▸ Instructions for the task: Repeat everything in the data exactly except images.

Data for the task Start Marker

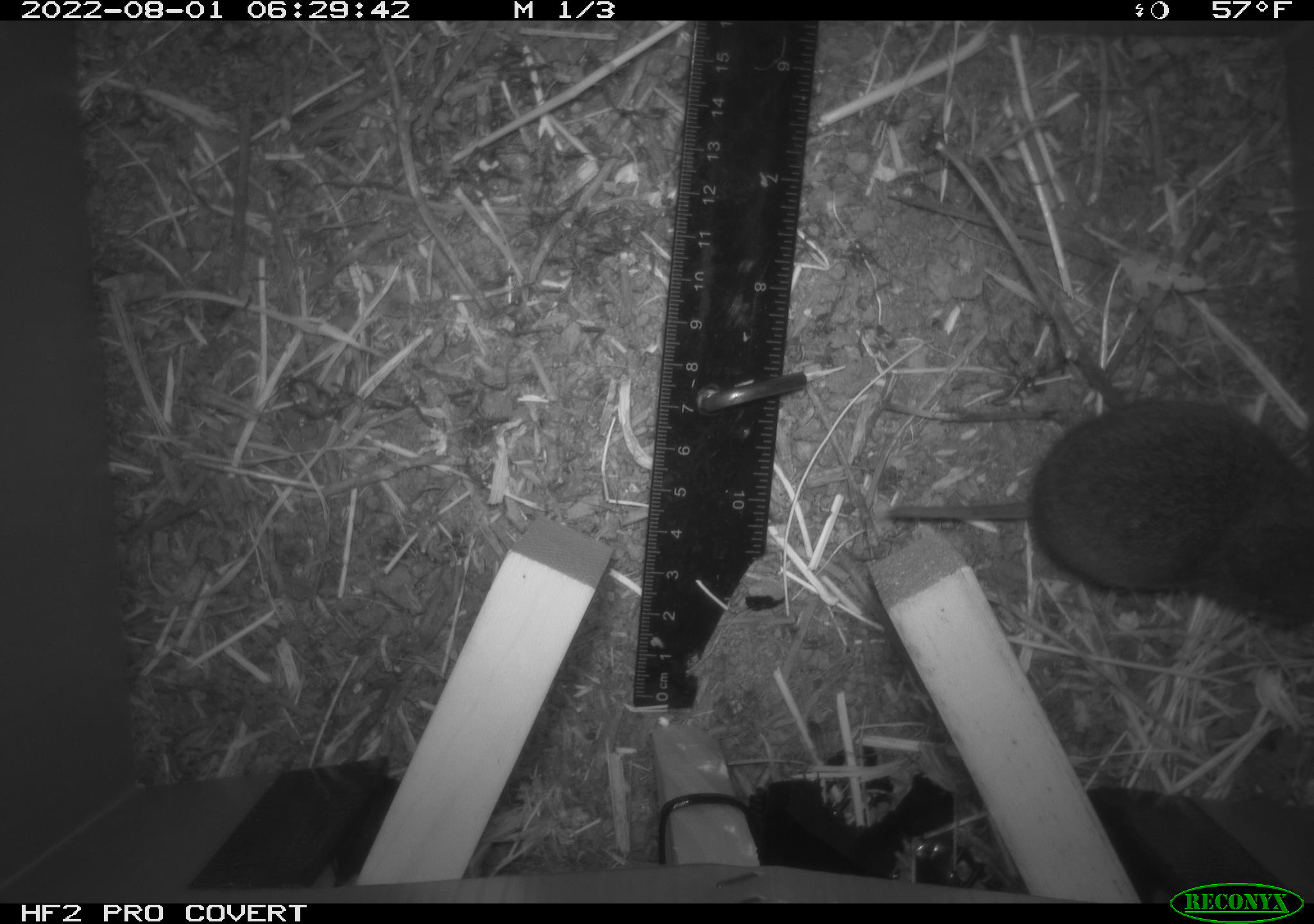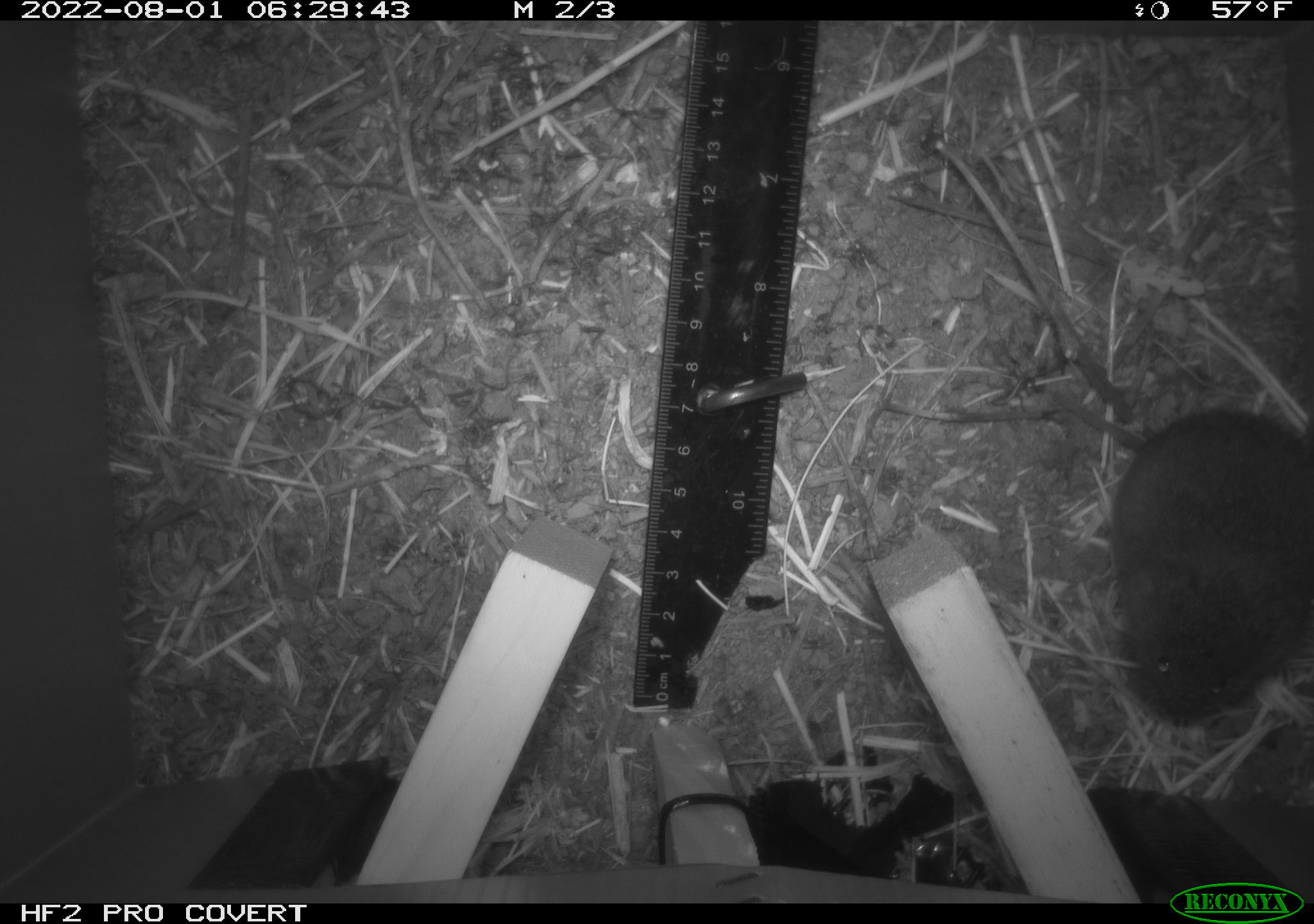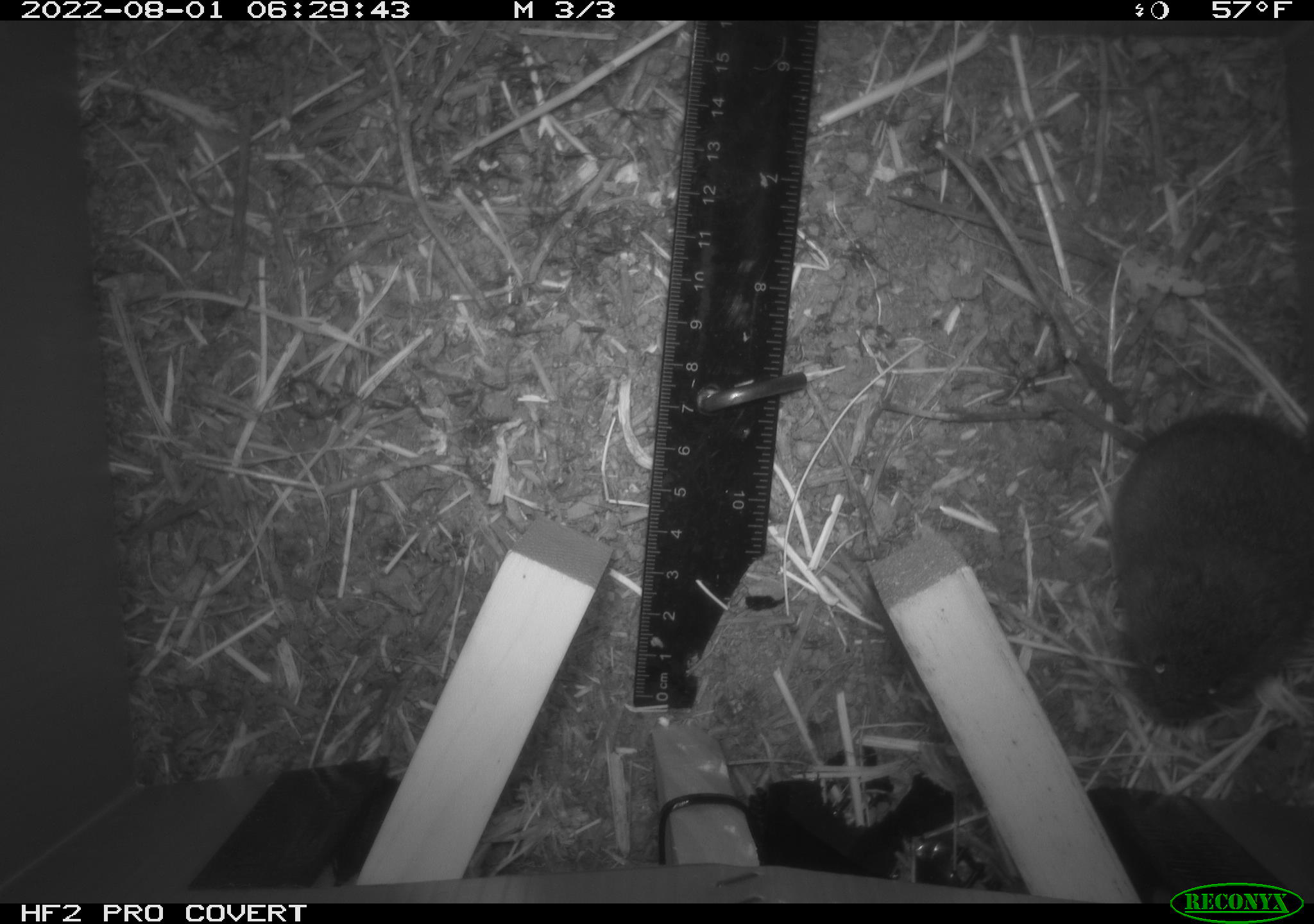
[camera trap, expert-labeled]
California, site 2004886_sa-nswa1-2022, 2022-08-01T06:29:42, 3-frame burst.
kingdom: Animalia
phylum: Chordata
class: Mammalia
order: Rodentia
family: Cricetidae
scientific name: Cricetidae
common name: hamsters, voles, lemmings, and allies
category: cricetidae family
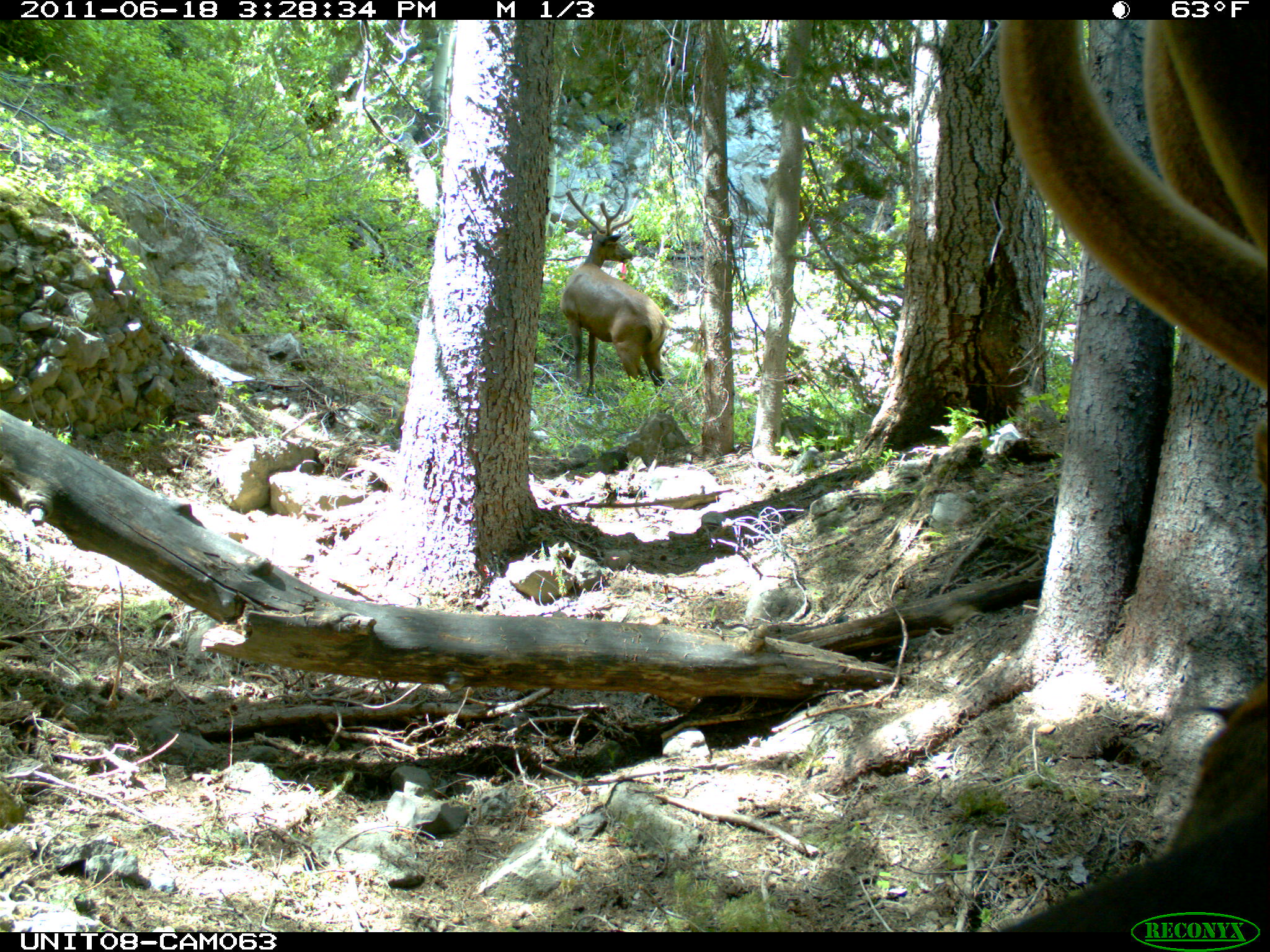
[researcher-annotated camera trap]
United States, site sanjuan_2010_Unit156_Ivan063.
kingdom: Animalia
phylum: Chordata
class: Mammalia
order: Artiodactyla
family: Cervidae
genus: Cervus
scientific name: Cervus elaphus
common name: red deer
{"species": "Cervus elaphus (red deer)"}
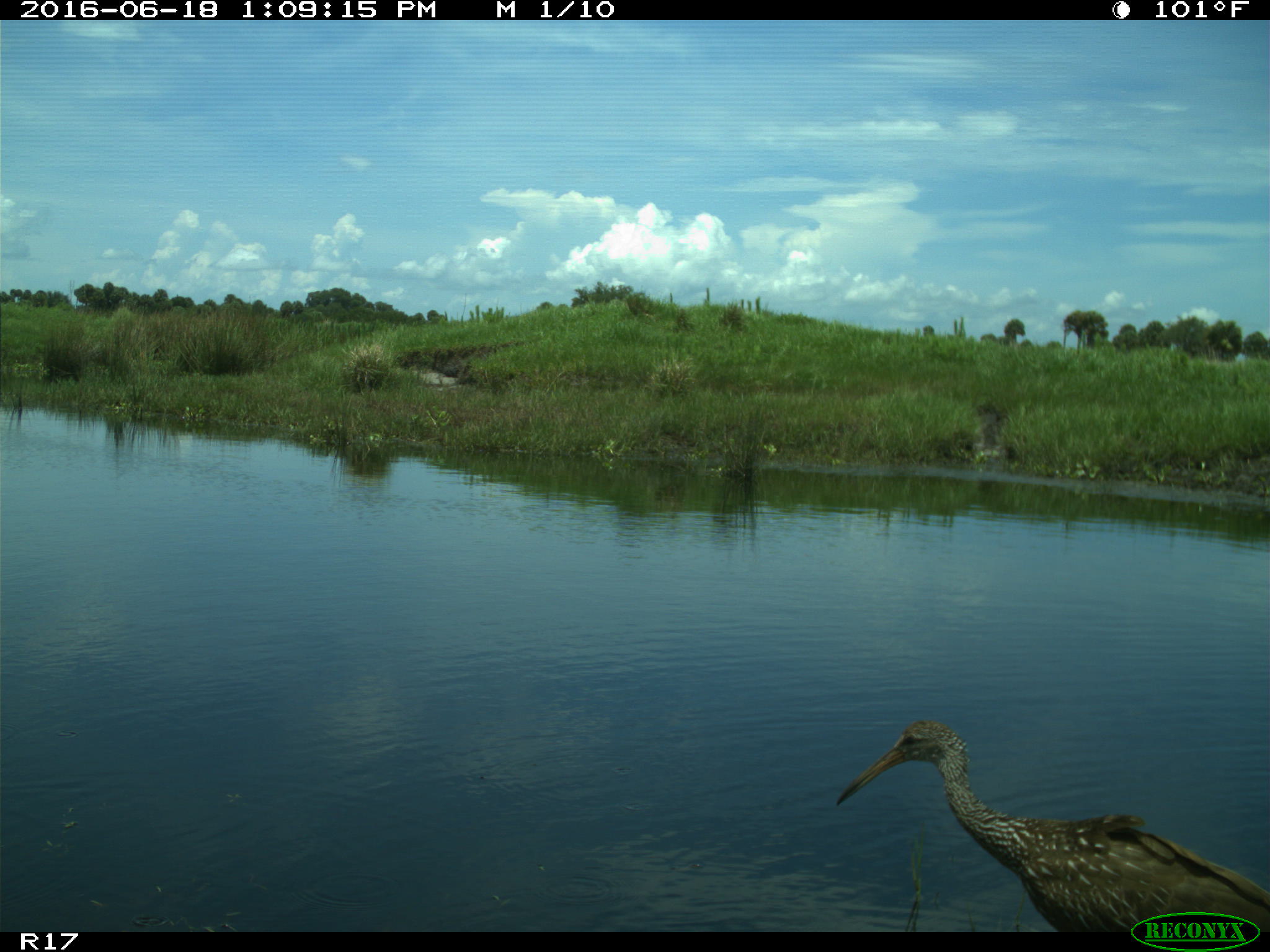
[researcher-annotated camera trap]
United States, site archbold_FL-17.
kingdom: Animalia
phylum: Chordata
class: Aves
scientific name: Aves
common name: birds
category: unidentified bird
Unidentified bird (birds) (Aves).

Data for the task End Marker

▸ Answer section:
[camera trap, expert-labeled]
California, site 2004886_sa-nswa1-2022, 2022-08-01T06:29:42, 3-frame burst.
kingdom: Animalia
phylum: Chordata
class: Mammalia
order: Rodentia
family: Cricetidae
scientific name: Cricetidae
common name: hamsters, voles, lemmings, and allies
category: cricetidae family
[researcher-annotated camera trap]
United States, site sanjuan_2010_Unit156_Ivan063.
kingdom: Animalia
phylum: Chordata
class: Mammalia
order: Artiodactyla
family: Cervidae
genus: Cervus
scientific name: Cervus elaphus
common name: red deer
{"species": "Cervus elaphus (red deer)"}
[researcher-annotated camera trap]
United States, site archbold_FL-17.
kingdom: Animalia
phylum: Chordata
class: Aves
scientific name: Aves
common name: birds
category: unidentified bird
Unidentified bird (birds) (Aves).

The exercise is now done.